- [Prompt A]
From the mailing list reply on the OOM killer and __GFP_NOFAIL, copy word for word the part from "On 11/23/2016 01:35" to "reserves depletion, right?".
- [Prompt B]
Render this sentence from the OOM killer mailing list reply in Spanish: "I guess only testing will show..."
- [Prompt C]
Pick up the mailing list reply on the OOM killer and __GFP_NOFAIL after its final sentence and keep writing it.

Re: [RFC 2/2] mm, oom: do not enfore OOM killer for __GFP_NOFAIL automatically

From: Vlastimil Babka
Date: Thu Nov 24 2016 - 02:43:40 EST


On 11/23/2016 01:35 PM, Michal Hocko wrote:
On Wed 23-11-16 13:19:20, Vlastimil Babka wrote:
This makes some sense to me, but there might be unpleasant consequences,
e.g. due to allowing costly allocations without reserves.

I am not sure I understand. Did you mean with reserves? Anyway, my code

Yeah, with reserves/without watermarks checks. Sorry.

inspection shown that we are not really doing GFP_NOFAIL for costly
orders. This might change in the future but even if we do that then this
shouldn't add a risk of the reserves depletion, right?

Well it's true that it will be unlikely that high-order pages will exist at min watermark, but if they do, high-order page depletes more than order-0. Anyway we have the WARN_ON_ONCE on cosly nofail allocations, so at least this won't happen silently...

I guess only testing will show...

Also some comments below.
[...]
static inline struct page *
+__alloc_pages_nowmark(gfp_t gfp_mask, unsigned int order,
+ const struct alloc_context *ac)
+{
+ struct page *page;
+
+ page = get_page_from_freelist(gfp_mask, order,
+ ALLOC_NO_WATERMARKS|ALLOC_CPUSET, ac);
+ /*
+ * fallback to ignore cpuset restriction if our nodes
+ * are depleted
+ */
+ if (!page)
+ page = get_page_from_freelist(gfp_mask, order,
+ ALLOC_NO_WATERMARKS, ac);

Is this enough? Look at what __alloc_pages_slowpath() does since
e46e7b77c909 ("mm, page_alloc: recalculate the preferred zoneref if the
context can ignore memory policies").

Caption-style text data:

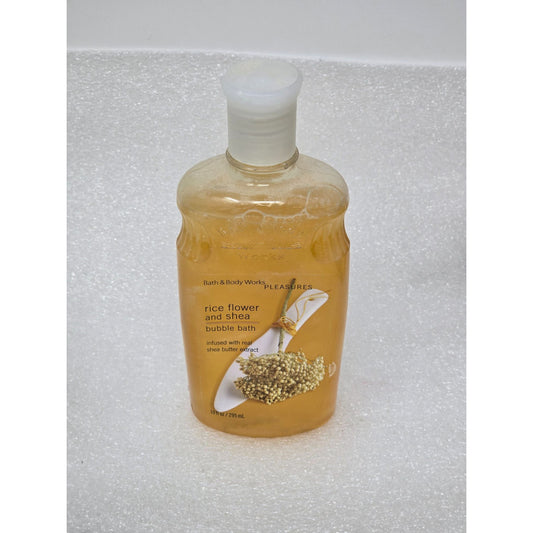 Bath & Body Works Rice Flower & Shea Bubble Bath 10 Fl Oz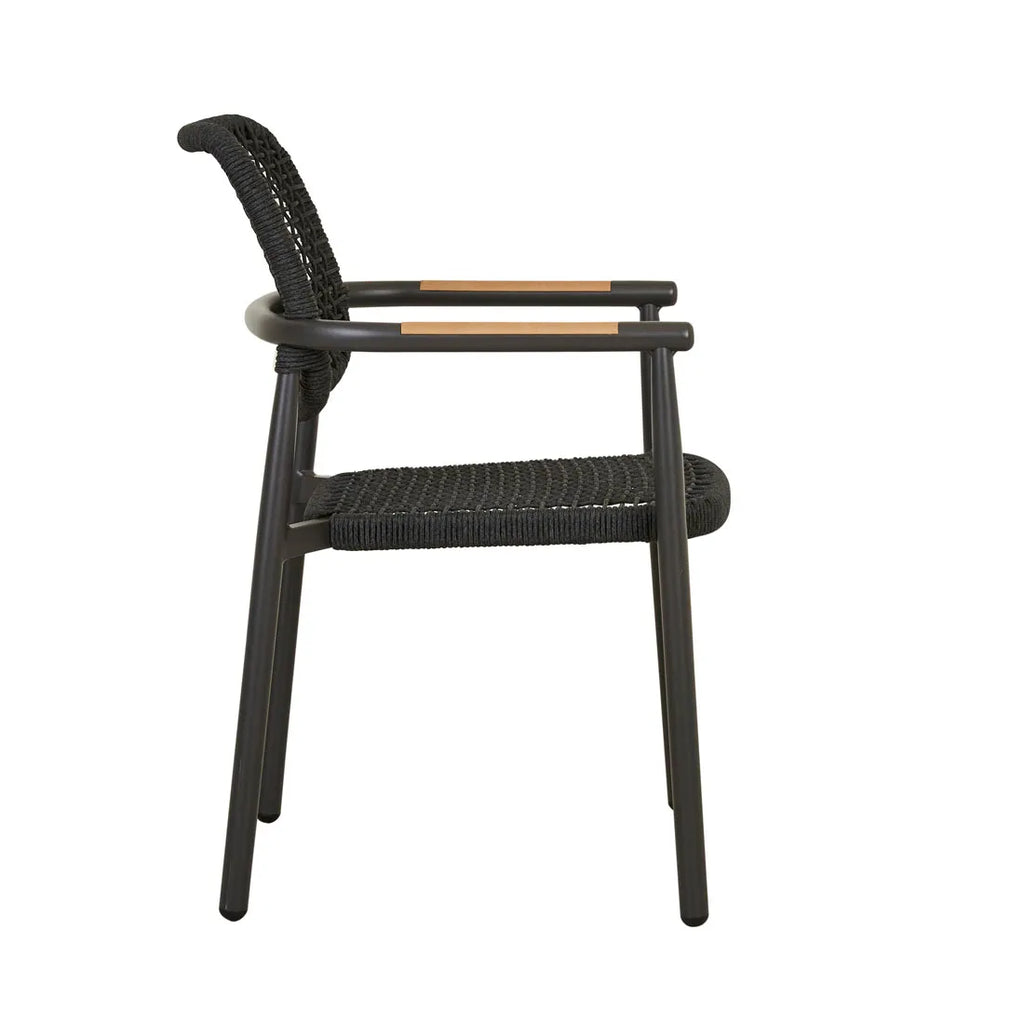Valencia Weave Dining Chair Carbon Grey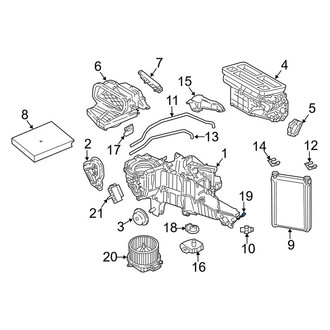 Ford OE - HVAC System Wiring Harness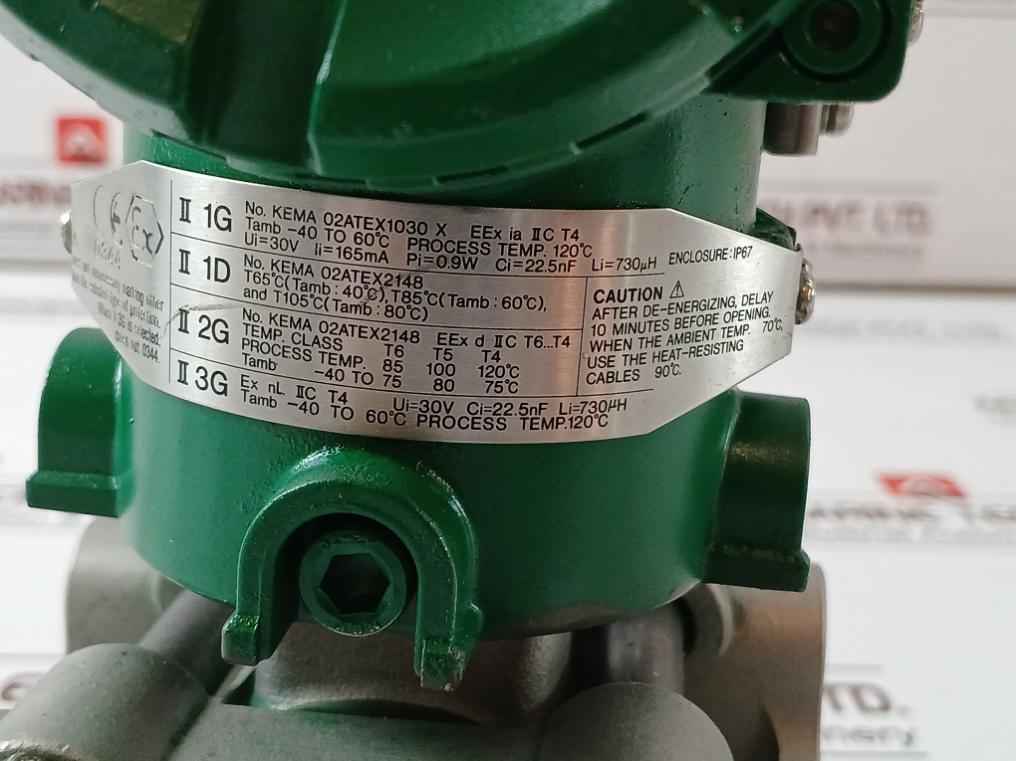 Yokogawa Eja 430A Dpharp Pressure Transmitter 3 Mpa 4–20Ma Dc Ip67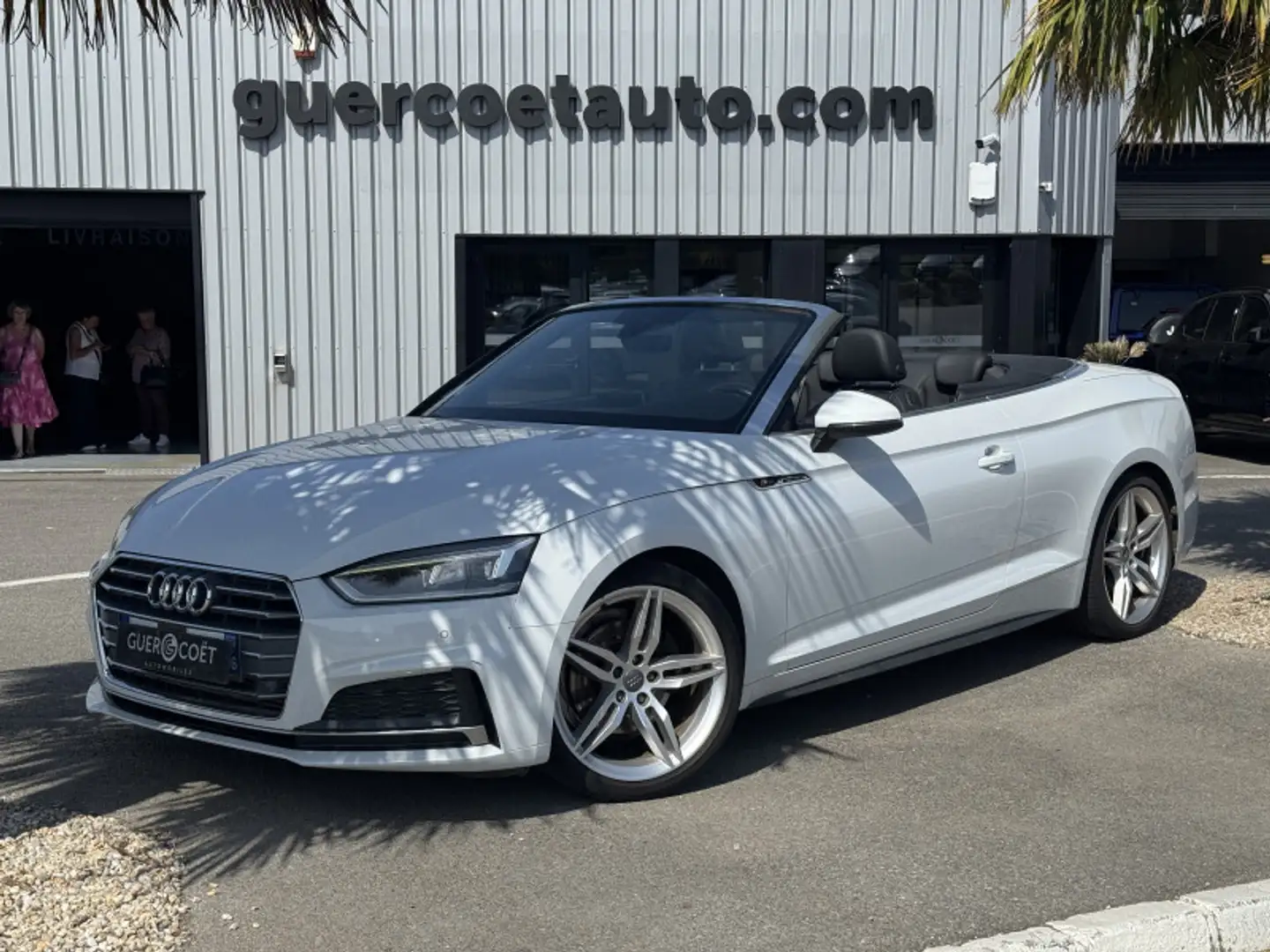 Audi Cabriolet 40 TFSI 190CH S LINE S TRONIC 7 EURO6D-T Fehér - 1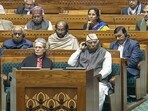 Congress MPs Mallikajun Kharge and Sonia Gandhi and others during President Droupadi Murmu's address to the joint session of Parliament on the opening day of the Budget session, in New Delhi on Jan. 31. Congress MPs Mallikajun Kharge and Sonia Gandhi and others during President Droupadi Murmu's address to the joint session of Parliament on the opening day of the Budget session, in New Delhi on Jan. 31.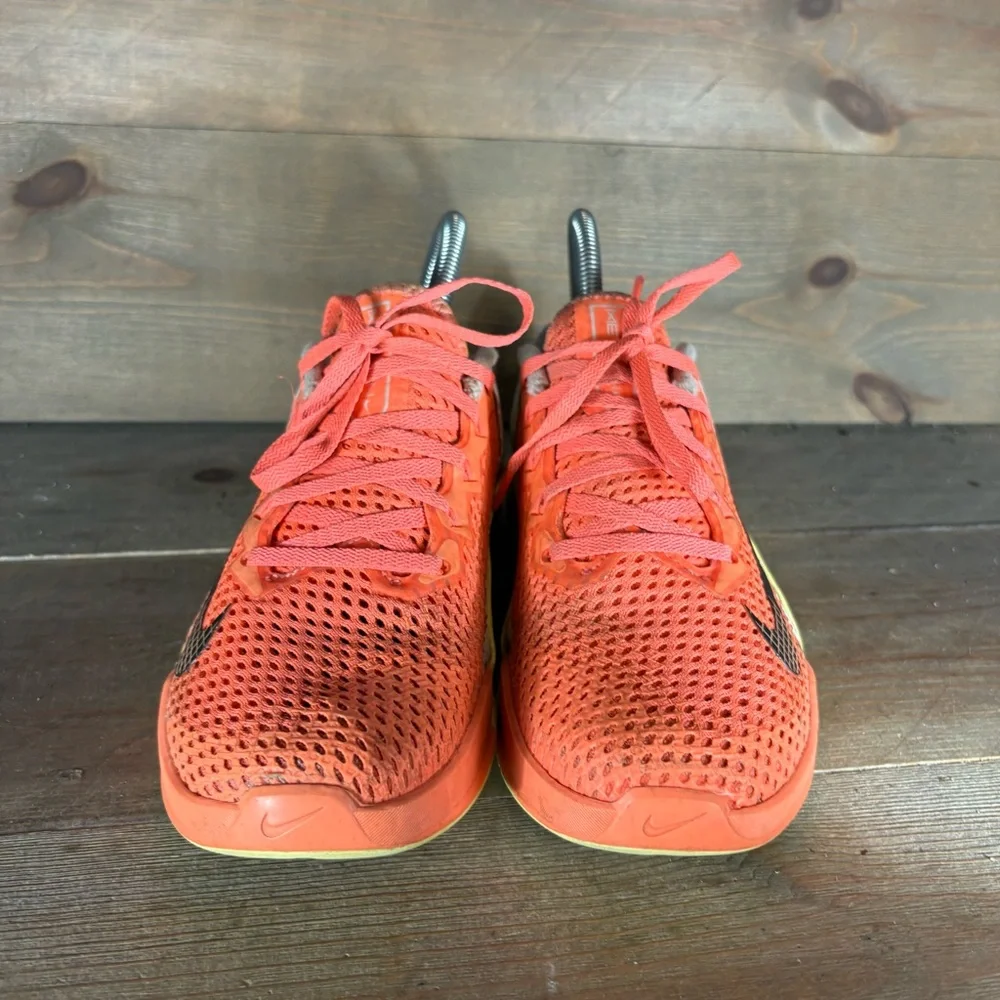 nike metcon 6 womens size 6 shoes orsnge athletic lifting training sneakers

- [Response box A]
On 11/23/2016 01:35 PM, Michal Hocko wrote:
On Wed 23-11-16 13:19:20, Vlastimil Babka wrote:
This makes some sense to me, but there might be unpleasant consequences,
e.g. due to allowing costly allocations without reserves.

I am not sure I understand. Did you mean with reserves? Anyway, my code

Yeah, with reserves/without watermarks checks. Sorry.

inspection shown that we are not really doing GFP_NOFAIL for costly
orders. This might change in the future but even if we do that then this
shouldn't add a risk of the reserves depletion, right?

- [Response box B]
Supongo que solo las pruebas lo dirán...

- [Response box C]
this is a one time attempt to do the nowmark allocation. If we need to
do the recalculation then this should happen in the next round. Or am I
missing your question?

The next round no-watermarks allocation attempt in __alloc_pages_slowpath() uses different criteria than the new __alloc_pages_nowmark() callers. And it would be nicer to unify this as well, if possible.



...

- }
/* Exhausted what can be done so it's blamo time */
- if (out_of_memory(&oc) || WARN_ON_ONCE(gfp_mask & __GFP_NOFAIL)) {
+ if (out_of_memory(&oc)) {

This removes the warning, but also the check for __GFP_NOFAIL itself. Was it
what you wanted?

The point of the check was to keep looping for __GFP_NOFAIL requests
even when the OOM killer is disabled (out_of_memory returns false). We
are accomplishing that by

*did_some_progress = 1;
^^^^ this

But oom disabled means that this line is not reached?

it is true we will not have the warning but I am not really sure we care
all that much. In any case it wouldn't be all that hard to check for oom
killer disabled and warn on in the allocator slow path.

thanks for having a look!